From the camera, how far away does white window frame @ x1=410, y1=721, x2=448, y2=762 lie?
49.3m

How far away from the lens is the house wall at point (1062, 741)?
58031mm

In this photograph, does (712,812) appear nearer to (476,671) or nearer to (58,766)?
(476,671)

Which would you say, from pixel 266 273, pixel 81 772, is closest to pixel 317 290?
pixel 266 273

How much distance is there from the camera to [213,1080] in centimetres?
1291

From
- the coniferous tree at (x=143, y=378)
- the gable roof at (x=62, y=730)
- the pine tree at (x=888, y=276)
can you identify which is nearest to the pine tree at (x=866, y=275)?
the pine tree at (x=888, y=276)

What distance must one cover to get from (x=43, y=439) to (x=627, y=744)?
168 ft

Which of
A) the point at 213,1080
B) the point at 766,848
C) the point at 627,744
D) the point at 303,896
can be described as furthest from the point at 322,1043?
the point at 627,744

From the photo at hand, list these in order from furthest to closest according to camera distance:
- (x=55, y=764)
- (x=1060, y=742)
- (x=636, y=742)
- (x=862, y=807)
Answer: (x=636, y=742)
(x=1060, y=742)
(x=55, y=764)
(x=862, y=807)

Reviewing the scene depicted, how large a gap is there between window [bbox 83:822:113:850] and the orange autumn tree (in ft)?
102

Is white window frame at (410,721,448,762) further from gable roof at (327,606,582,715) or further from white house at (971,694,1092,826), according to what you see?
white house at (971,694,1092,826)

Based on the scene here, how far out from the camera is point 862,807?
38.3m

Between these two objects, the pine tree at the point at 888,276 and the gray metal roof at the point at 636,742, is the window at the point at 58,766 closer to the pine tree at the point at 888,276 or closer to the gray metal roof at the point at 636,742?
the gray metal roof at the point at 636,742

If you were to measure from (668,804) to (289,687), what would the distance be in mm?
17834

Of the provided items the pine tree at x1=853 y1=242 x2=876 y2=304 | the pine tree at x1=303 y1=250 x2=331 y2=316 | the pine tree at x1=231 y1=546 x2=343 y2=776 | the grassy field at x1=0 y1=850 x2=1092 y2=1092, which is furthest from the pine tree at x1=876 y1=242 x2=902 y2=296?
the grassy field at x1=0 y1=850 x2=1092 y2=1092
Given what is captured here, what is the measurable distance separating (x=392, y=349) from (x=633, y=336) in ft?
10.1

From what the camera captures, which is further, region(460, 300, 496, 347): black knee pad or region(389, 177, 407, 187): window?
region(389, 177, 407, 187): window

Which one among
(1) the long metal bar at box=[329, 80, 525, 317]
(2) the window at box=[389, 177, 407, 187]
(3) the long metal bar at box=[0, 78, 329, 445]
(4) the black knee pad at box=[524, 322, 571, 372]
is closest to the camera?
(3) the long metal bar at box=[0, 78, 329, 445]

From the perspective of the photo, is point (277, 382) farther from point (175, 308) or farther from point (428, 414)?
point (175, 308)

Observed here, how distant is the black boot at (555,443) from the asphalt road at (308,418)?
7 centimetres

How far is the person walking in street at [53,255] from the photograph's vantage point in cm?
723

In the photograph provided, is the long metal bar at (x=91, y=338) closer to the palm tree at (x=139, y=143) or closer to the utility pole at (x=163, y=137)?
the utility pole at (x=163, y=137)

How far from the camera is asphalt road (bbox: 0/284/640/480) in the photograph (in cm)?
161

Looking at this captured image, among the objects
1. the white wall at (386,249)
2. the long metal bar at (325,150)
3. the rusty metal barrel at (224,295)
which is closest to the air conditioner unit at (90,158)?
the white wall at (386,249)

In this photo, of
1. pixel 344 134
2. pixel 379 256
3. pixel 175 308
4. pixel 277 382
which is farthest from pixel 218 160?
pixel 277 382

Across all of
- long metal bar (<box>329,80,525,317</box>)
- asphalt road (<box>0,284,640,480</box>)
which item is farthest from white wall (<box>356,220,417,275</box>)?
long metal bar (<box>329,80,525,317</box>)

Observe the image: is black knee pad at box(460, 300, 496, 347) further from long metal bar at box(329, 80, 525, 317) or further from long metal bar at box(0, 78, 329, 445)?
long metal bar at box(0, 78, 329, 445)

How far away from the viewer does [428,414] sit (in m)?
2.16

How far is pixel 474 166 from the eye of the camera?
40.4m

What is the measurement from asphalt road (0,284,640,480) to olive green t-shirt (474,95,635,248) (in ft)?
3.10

# [Objective]
Write out again, unchanged, everything above from the line containing "Observe the image: is" down to the end of the items, with that first line and the final line both included.

# [Answer to the task]
Observe the image: is black knee pad at box(460, 300, 496, 347) further from long metal bar at box(329, 80, 525, 317) or further from long metal bar at box(0, 78, 329, 445)?
long metal bar at box(0, 78, 329, 445)

How far away from the viewer does [428,414] sit (in m)?
2.16

How far is pixel 474 166 from the eye of the camera?
40.4m

What is the measurement from asphalt road (0,284,640,480) to olive green t-shirt (474,95,635,248) (in ft)?
3.10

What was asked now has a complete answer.